An unseen projector parted the darkness with a beam of light. Flickering on a screen above him, a grainy film entitled A New Day for Jonesbridge began with a bugle corps sounding the anthem. "Welcome to the Jonesbridge Industrial Complex, the jewel of the Continental Alliance," a pleasant female narrator stated.
Hours on the rack with only propaganda films for relief is Myron Daw's introduction to being a slog. Jonesborough is the last redoubt of the Continental Alliance, a brutal government which evolved following a nuclear apocalyse in 2043, one which left only a remnant of humanity and "clean land" to raise food crops. The alliance is under siege by the E'sters, the Eastern Alliance, and protected only by the Great Gorge, too wide for the enemy to traverse. The Jonesbridge operation has only one major mission--salvage--recycling the detritus of a ruined civilization to sustain their defense--and Myron soon finds himself a slog,, one of the ill-fed laborers who get minimal rations and work twelve-hour shifts in a setting grimly reminiscent of Nazi slave labor camps.

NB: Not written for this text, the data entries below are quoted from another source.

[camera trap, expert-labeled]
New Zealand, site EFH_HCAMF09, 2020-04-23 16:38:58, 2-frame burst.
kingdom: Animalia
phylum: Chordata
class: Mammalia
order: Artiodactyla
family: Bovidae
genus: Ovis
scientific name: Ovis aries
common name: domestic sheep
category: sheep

When Myron's time on the "stretcher," aimed at breaking his will, is over, he becomes a cog in the salvage operation, almost without hope. But then he remembers the time his grandfather showed him how to build a coal-fired hot air balloon, and realizes that he could construct an aircraft capable to flying over the Great Gorge to some sort of freedom beyond. Myron smuggles bits of salvage and fuel out and begins to assemble it in easily concealed parts. Then, a girl named Sindra comes to work on his floor, and the two are drawn to each other's spirit of rebellion and hope.

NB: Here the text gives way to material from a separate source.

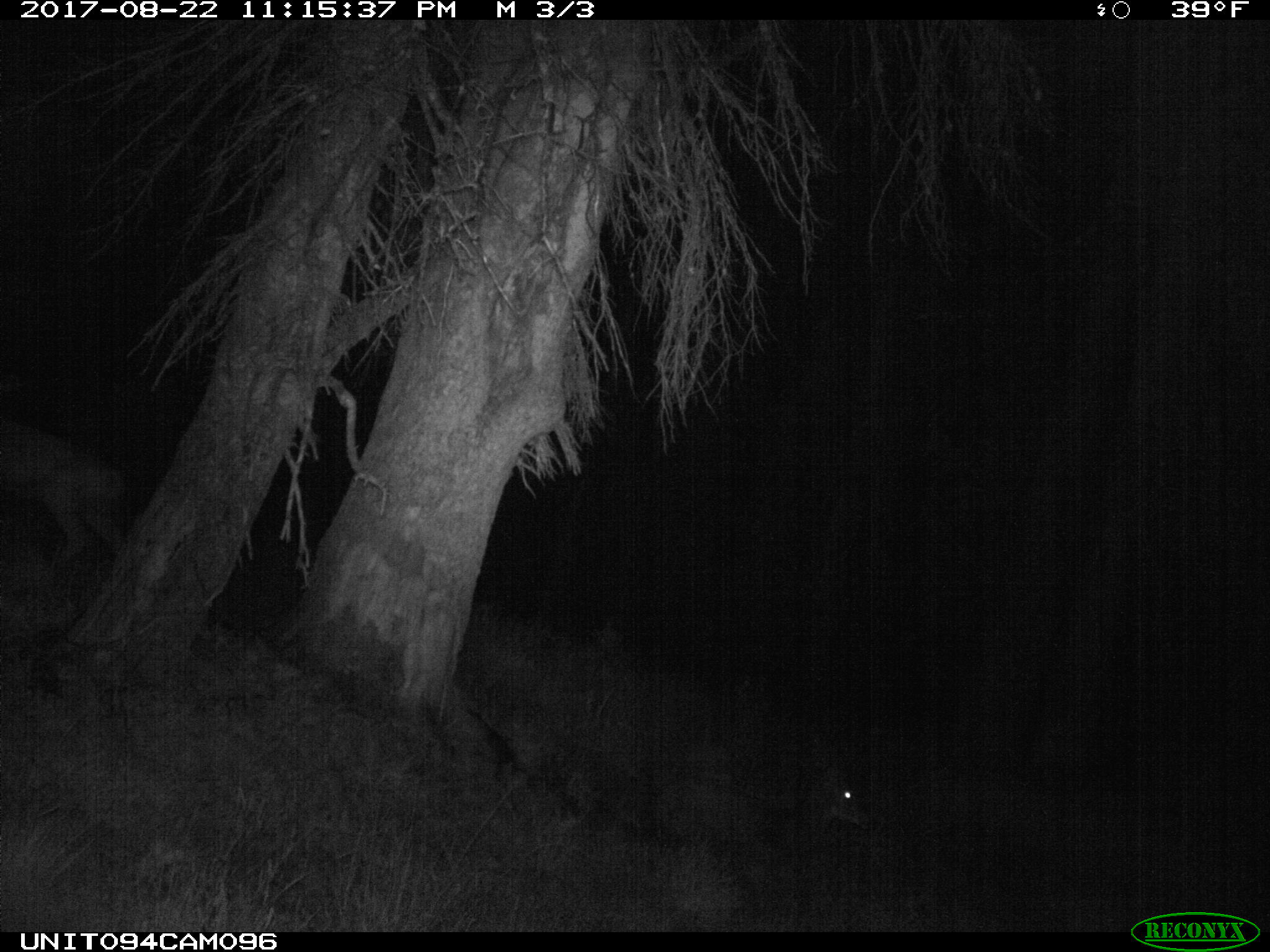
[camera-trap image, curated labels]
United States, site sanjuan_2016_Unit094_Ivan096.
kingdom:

Myron and Sindra find ways to communicate, fall in love, and he shares his plan with her just as the Alliance comes under artillery fire from the other side of the Gorge. In the confusion Myron and Sindra escape to the wild lands outside the Complex. But an explosion at the heart of the salvage operation sends the guards searching for infiltrators, and Myron is captured and brought back for possible execution, and Sindra, desperate to save the baby she is carrying, is left to make the voyage by Myron's aircraft alone, finally coming down to a seemingly benign enclave on the coast.
Sindra awoke to the sound of water lapping against the airship. She soaked in the sights of the ocean as she drifted toward a collection of debris. In the side of the largest of the landmasses, tall white letters formed a word,.
When the current brought her to the edge of the pier, Sindra climbed out of the basket. Her eyes connected with a woman carrying a basket. People dressed in patchwork clothes approached, not to harm but to welcome her.
If she had made it, then Myron could, too.
Despite the grim, gray portrait of existence in this sober post-apocalyptic novel, there is hope that life for humankind goes on, and it seems a sequel is built into the concluding chapters of M. E. Parker's Jonesbridge: Echoes of Hinterland (Diversion Books, 2015). Young adult readers seem to be more than ready to stomach the grim worlds portrayed by the many dystopian novels, beginning with Huxley's Brave New World, Lowry's Newbery-winning The Giver, and continuing to her well-known books-to-film Collins' The Hunger Games, series, and the popularity of such books suggests that young people still seek out those books that strip down civilization as we know it to reveal what is really important for human life. This book shows the worst and best of humankind in a riveting novel that ultimately makes the choices starkly clear.